DO BOTEQUIM AO CAFÉ (PEQUENA HISTÓRIA DOS GRANDES CAFÉS DE LISBOA – cont.)
A lista quase não tem fim. Havia de tudo no Café Marrare do Polimento. Até a excentricidade de quatro dos maiores símbolos da estroinice dessa época: conde de Farrobo, marquês de Nisa, visconde Sotto Maior e o diplomata-pugilista Santana de Vasconcelos. Mas também teve Alexandre Fernandes da Fonseca, mais conhecido por Afonseca, grande entusiasta e impulsionador do socorro mútuo em Portugal e fundador, em 1838, da Sociedade dos Artistas Lisbonenses, considerado o primeiro sindicato português. Fernandes da Fonseca foi até 1822 empregado do Marrare.
Durou até 1866 este que foi o maior feito do muito gordo e sempre meio adormecido italiano, que Paulo Midosi comparou fisicamente com o feitio de um garrafão monstro e levou Bocage a inclui-lo no número das “sete maravilhas do Chiado”. Chiado que nem todos viam pelo melhor pano.

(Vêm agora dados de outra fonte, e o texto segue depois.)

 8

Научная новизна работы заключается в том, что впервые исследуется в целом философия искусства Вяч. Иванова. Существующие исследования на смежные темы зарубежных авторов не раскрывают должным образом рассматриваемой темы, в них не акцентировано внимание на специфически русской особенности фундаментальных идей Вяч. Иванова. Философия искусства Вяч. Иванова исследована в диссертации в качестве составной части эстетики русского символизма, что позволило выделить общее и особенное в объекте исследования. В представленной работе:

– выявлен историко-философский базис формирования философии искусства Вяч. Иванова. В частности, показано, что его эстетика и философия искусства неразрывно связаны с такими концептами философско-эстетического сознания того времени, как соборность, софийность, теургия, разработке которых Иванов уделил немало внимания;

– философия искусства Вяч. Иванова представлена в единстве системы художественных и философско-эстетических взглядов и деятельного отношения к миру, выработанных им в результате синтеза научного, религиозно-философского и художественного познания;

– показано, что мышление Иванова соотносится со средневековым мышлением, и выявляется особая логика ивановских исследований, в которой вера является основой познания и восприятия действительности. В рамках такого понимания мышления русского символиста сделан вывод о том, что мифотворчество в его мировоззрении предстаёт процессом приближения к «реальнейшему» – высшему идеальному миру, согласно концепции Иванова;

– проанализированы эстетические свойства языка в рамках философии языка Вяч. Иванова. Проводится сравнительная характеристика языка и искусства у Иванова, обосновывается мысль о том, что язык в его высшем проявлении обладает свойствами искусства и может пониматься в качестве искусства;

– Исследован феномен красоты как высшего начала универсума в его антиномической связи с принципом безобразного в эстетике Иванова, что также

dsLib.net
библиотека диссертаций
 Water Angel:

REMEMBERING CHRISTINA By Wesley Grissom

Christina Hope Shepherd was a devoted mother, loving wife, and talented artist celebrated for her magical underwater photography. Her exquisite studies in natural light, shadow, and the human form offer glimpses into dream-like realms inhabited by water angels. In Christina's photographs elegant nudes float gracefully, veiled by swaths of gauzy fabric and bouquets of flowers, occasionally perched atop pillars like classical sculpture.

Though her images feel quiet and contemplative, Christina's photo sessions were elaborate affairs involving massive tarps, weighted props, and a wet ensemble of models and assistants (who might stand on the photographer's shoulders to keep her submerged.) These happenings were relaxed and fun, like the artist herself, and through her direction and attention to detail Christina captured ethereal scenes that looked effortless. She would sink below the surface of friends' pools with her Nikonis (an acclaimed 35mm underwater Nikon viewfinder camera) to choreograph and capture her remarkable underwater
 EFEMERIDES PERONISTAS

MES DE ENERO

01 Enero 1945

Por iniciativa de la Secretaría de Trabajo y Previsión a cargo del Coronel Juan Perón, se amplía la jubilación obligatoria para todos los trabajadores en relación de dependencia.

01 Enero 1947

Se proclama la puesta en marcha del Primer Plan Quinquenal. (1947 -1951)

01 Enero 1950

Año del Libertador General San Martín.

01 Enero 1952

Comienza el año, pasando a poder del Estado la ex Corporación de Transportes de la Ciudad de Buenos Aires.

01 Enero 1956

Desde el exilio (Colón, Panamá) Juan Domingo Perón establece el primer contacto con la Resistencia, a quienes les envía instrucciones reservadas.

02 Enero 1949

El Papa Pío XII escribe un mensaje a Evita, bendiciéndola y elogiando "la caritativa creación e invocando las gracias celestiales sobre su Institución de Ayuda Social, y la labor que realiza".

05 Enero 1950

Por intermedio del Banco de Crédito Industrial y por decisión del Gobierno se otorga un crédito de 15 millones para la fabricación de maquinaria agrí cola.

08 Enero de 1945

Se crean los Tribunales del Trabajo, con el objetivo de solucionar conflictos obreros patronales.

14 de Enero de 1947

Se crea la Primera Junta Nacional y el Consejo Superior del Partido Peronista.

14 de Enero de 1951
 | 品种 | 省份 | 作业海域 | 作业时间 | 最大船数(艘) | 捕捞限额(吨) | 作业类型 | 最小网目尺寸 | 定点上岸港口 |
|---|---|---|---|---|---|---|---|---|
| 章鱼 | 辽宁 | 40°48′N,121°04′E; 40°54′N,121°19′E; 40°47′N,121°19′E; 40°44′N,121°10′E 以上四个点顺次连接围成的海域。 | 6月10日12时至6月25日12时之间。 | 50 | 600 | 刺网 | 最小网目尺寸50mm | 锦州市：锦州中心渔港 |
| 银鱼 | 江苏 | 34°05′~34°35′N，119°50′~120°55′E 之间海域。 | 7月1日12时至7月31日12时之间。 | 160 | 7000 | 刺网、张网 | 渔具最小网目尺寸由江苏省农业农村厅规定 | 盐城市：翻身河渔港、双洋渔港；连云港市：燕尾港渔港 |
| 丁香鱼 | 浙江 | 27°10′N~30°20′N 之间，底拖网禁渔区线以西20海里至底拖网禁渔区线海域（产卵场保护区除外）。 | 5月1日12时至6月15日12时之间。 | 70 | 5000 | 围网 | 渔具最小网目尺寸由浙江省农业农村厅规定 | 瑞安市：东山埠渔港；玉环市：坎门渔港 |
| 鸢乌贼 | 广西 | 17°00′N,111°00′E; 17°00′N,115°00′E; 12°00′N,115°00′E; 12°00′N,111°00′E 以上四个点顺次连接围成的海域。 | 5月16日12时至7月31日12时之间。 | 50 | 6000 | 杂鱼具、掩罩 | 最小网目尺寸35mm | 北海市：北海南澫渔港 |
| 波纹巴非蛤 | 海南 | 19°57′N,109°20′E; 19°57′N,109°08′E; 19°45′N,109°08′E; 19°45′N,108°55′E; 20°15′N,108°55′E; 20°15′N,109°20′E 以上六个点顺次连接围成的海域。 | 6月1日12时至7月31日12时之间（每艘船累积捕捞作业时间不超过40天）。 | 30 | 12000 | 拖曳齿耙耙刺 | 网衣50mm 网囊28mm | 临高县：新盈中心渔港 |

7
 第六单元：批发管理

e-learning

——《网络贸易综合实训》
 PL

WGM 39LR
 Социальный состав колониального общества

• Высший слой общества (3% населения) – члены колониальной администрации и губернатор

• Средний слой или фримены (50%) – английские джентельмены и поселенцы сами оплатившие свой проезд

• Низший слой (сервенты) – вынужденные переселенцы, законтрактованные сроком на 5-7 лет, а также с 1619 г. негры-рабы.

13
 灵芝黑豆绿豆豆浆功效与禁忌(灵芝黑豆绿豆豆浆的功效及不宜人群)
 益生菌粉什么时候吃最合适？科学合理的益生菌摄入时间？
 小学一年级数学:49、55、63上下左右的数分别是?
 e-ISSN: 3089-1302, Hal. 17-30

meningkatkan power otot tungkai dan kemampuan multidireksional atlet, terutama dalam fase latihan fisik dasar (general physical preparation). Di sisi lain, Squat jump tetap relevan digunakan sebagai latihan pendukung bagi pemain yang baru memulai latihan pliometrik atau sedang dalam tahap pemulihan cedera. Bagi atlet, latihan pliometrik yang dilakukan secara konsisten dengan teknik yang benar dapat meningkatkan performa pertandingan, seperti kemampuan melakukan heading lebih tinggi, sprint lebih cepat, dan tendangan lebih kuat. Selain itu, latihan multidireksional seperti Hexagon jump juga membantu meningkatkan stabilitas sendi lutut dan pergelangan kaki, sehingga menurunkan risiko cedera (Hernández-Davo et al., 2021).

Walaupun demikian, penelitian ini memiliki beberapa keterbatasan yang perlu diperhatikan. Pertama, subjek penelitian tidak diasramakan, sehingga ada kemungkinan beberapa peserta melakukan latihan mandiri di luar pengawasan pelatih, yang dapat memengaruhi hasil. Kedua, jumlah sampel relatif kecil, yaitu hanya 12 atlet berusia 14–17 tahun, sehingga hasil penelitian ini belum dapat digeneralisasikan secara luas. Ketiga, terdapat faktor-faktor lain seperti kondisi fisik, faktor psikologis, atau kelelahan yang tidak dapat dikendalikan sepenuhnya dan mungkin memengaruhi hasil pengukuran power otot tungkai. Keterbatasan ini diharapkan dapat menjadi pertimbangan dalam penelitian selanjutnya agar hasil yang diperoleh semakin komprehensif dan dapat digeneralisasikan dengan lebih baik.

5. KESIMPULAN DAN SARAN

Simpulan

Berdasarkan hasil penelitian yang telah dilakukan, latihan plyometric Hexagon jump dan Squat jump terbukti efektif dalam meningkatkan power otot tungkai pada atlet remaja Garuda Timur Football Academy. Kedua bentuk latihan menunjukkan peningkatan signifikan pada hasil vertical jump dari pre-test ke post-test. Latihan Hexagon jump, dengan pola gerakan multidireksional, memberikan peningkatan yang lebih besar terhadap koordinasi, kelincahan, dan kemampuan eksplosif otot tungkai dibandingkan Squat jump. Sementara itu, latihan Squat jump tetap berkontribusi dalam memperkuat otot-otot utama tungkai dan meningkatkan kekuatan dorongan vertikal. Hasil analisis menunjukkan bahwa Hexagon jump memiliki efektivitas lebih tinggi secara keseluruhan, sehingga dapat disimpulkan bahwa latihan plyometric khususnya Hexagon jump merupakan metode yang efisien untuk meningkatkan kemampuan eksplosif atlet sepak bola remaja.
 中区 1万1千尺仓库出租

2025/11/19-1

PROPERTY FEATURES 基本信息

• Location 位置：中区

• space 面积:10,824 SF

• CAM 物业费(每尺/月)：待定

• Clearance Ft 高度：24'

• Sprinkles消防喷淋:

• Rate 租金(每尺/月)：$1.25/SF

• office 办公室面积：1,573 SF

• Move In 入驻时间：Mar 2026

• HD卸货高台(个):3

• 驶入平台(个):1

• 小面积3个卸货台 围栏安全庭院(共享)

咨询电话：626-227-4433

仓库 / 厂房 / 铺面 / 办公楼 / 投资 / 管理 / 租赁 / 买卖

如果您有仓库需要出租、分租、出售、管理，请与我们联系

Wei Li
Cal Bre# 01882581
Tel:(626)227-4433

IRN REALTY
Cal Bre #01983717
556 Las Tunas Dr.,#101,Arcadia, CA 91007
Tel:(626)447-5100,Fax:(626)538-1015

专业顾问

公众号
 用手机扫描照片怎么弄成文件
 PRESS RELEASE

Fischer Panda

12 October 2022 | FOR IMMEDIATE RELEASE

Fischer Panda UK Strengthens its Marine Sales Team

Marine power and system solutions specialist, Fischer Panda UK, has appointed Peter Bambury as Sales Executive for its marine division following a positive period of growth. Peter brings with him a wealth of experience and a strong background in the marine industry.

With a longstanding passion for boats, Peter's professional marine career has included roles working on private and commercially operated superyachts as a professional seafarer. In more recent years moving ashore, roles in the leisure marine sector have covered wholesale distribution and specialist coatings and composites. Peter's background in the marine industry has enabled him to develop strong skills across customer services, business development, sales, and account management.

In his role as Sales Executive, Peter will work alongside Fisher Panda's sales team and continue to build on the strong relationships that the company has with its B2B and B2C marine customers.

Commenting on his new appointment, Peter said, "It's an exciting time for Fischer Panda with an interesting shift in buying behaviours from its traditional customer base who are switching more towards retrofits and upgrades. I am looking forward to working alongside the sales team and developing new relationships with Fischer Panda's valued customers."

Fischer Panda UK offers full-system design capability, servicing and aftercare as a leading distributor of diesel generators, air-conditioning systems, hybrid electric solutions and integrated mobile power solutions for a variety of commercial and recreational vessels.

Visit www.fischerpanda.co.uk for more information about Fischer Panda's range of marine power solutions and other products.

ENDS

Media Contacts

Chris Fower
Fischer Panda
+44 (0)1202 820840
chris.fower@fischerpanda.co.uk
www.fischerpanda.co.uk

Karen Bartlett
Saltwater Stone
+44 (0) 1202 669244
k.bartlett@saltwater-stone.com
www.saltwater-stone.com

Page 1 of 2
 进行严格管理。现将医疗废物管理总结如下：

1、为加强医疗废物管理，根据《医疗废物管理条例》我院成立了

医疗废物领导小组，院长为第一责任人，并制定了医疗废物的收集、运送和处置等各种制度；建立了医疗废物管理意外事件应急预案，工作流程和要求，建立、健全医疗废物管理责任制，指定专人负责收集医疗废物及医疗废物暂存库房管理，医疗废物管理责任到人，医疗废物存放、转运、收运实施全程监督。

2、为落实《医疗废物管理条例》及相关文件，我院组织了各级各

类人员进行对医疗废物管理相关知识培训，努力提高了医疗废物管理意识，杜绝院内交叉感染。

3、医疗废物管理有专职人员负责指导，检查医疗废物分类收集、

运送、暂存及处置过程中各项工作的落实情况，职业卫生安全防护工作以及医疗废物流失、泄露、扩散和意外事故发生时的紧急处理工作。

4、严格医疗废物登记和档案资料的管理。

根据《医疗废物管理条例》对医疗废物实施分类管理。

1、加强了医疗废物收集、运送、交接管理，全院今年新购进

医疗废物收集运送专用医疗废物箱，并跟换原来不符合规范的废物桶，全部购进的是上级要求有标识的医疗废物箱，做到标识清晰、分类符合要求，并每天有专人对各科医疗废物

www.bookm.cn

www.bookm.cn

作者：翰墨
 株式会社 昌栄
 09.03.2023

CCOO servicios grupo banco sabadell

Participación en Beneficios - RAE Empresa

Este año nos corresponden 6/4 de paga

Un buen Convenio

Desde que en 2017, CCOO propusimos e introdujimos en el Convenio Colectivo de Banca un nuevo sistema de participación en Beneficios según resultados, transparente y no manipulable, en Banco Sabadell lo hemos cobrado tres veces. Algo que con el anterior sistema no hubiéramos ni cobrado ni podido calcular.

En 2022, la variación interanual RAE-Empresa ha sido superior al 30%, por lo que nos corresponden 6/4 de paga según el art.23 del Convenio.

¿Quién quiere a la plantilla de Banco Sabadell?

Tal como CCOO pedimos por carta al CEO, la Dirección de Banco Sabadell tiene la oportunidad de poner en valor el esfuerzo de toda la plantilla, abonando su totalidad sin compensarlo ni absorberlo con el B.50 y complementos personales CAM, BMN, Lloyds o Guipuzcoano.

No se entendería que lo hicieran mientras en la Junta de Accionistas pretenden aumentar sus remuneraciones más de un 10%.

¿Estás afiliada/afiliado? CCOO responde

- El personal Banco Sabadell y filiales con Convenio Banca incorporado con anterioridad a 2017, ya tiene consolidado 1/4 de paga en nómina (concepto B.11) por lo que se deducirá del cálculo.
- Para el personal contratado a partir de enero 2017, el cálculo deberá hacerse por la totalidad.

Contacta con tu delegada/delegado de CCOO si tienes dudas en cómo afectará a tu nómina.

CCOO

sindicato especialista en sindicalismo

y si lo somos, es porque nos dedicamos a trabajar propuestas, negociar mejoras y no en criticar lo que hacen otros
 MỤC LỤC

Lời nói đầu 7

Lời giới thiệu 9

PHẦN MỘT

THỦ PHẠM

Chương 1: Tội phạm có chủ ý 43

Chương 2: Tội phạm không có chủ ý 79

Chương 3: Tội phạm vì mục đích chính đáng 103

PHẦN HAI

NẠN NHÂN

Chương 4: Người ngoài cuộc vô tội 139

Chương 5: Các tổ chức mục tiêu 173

Ramalho Ortigão, por exemplo: “Desde tempos imemoriais que o Chiado tem sido sempre a pastagem predilecta da ociosidade lisbonense.(…) Quinze gerações consecutivas ai têm contraído os seus calos, os seus namoros, as suas febres renitentes e os seus reumatismos, bocejando, queimando boquilhas e dizendo larachas às senhoras que passam desacompanhadas de homens de bengala.(…) Para ai vai regularmente em cada dia retouçar-se na erva tenra de mexeriquice todo o gado social em folga de trabalho, desde os bezerros de ouro do grosso comércio enriquecido e aposentado, até aos simples borregos em dieta debilitante dos amanuensados das secretarias. (…) Aí se encontra sempre a parte mais característica, a mais curiosa e mais interessante da população de Lisboa; os seus jornalistas sem jornal, os seus pintores sem pincéis, os seus escritores sem pena, os seus cavaleiros sem avalos, os seus capitalistas sem capital e os seus padres sem missa. (…) É meia cidade que aí assim estaciona, enfastiada, à espera que a outra meia faça alguma coisa para a distrair, para a desaborrecer, para lhe sacudir o sono.” “O Chiado — prossegue o autor destas Farpas Esquecidas – não é somente uma rua pública, é uma instituição nacional, é a «caixa de depósitos» ao ar livre das desocupações e das desclassificações sociais num mundo em pasmaceira e em ruína.”
Um Café Chiado chegou a suceder ao Marrare em 1925, ocupando o famoso prédio até 1963. Dos outros cafés Marrares sabe-se que o do Cais de Sodré não passou de 1827. Que o da Rua da Figueira foi sempre visto pela Polícia como ponto de reunião de jacobinos. E que o chamado Marrare das Sete Portas no Arco do Bandeira foi palco de muitas cenas célebres da vida lisboeta do século XIX. Esteve quase permanentemente sob vigilância cerrada da polícia secreta, até se finar (ao que parece) em 1840, nas mãos de um tal Manuel Espanhol, com uma clientela que passou dos políticos e artistas aos amadores taurinos e outros amigos da festa.